**About this task**
Retype the software-process principles passage below word for word, keeping every line, punctuation mark, and link unchanged.

───── Excerpted text

Nuff said? I hope so.
6 – We are the innovators of our process. Learn what works for others, prove it for our self, innovate beyond.
Just a suggestion: Don’t wait until you are an “expert” to innovate. Just like Jello, there is always room for innovation. (You remember those ads for Jello, don’t you? Dang, you young people really missed out on the best days of television. You remember television, don’t you? Dang… I’m getting old, so it seems)
7 – The object isn’t to make great software, it’s to be in that wonderful state which makes great software inevitable – Robert Henri, paraphrased
This is a paraphrase of the well known quote from Robert Henri. Just replace “great software” with the word “art” and you get the original (and much more meaningful) quote. I replay this one over and over in my head all the time. Wish I was the one who had said it! I was introduced to this quote many years ago by Donald Faast, an amazing show-card writer and sign man. I think he is in Colorado now. If you see him, just say thanks for me if you would.
8 – The more we work at the work we do, the less capable we become -Repenning/Sterman – Make time for improving capability
Dang. If you haven’t already read the paper “Nobody Ever Gets Credit for Fixing Problems that Never Happened: Creating and Sustaining Process Improvement” by Repenning and Sterman then please click on it and read that now: http://bit.ly/Qd3NmR – It’s a pdf file.

──────────
───── Dataset extract

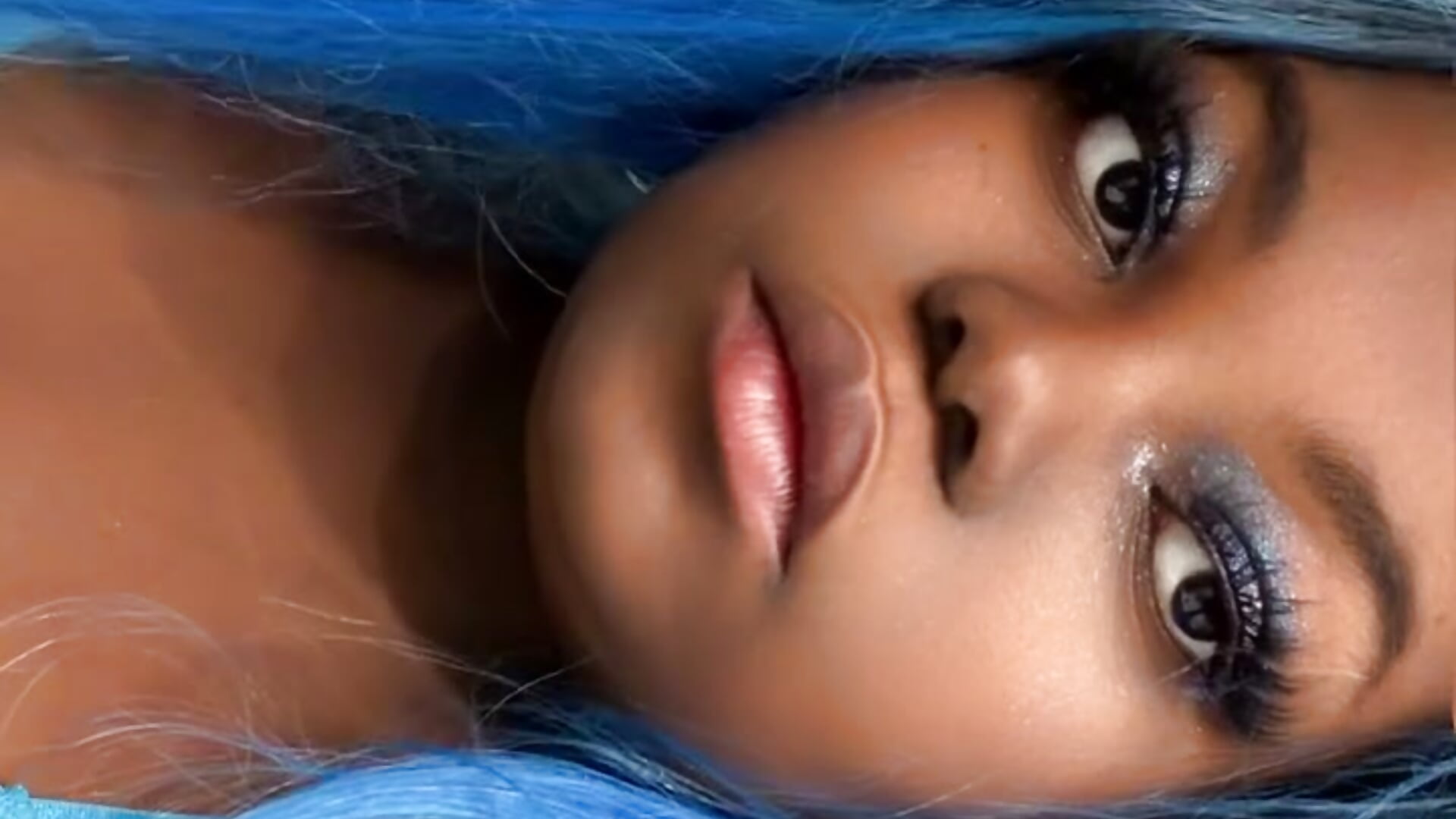 En mode bleu🤗🩵 - video by rosecoquine88 cam model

──────────

**Answer below**
Nuff said? I hope so.
6 – We are the innovators of our process. Learn what works for others, prove it for our self, innovate beyond.
Just a suggestion: Don’t wait until you are an “expert” to innovate. Just like Jello, there is always room for innovation. (You remember those ads for Jello, don’t you? Dang, you young people really missed out on the best days of television. You remember television, don’t you? Dang… I’m getting old, so it seems)
7 – The object isn’t to make great software, it’s to be in that wonderful state which makes great software inevitable – Robert Henri, paraphrased
This is a paraphrase of the well known quote from Robert Henri. Just replace “great software” with the word “art” and you get the original (and much more meaningful) quote. I replay this one over and over in my head all the time. Wish I was the one who had said it! I was introduced to this quote many years ago by Donald Faast, an amazing show-card writer and sign man. I think he is in Colorado now. If you see him, just say thanks for me if you would.
8 – The more we work at the work we do, the less capable we become -Repenning/Sterman – Make time for improving capability
Dang. If you haven’t already read the paper “Nobody Ever Gets Credit for Fixing Problems that Never Happened: Creating and Sustaining Process Improvement” by Repenning and Sterman then please click on it and read that now: http://bit.ly/Qd3NmR – It’s a pdf file.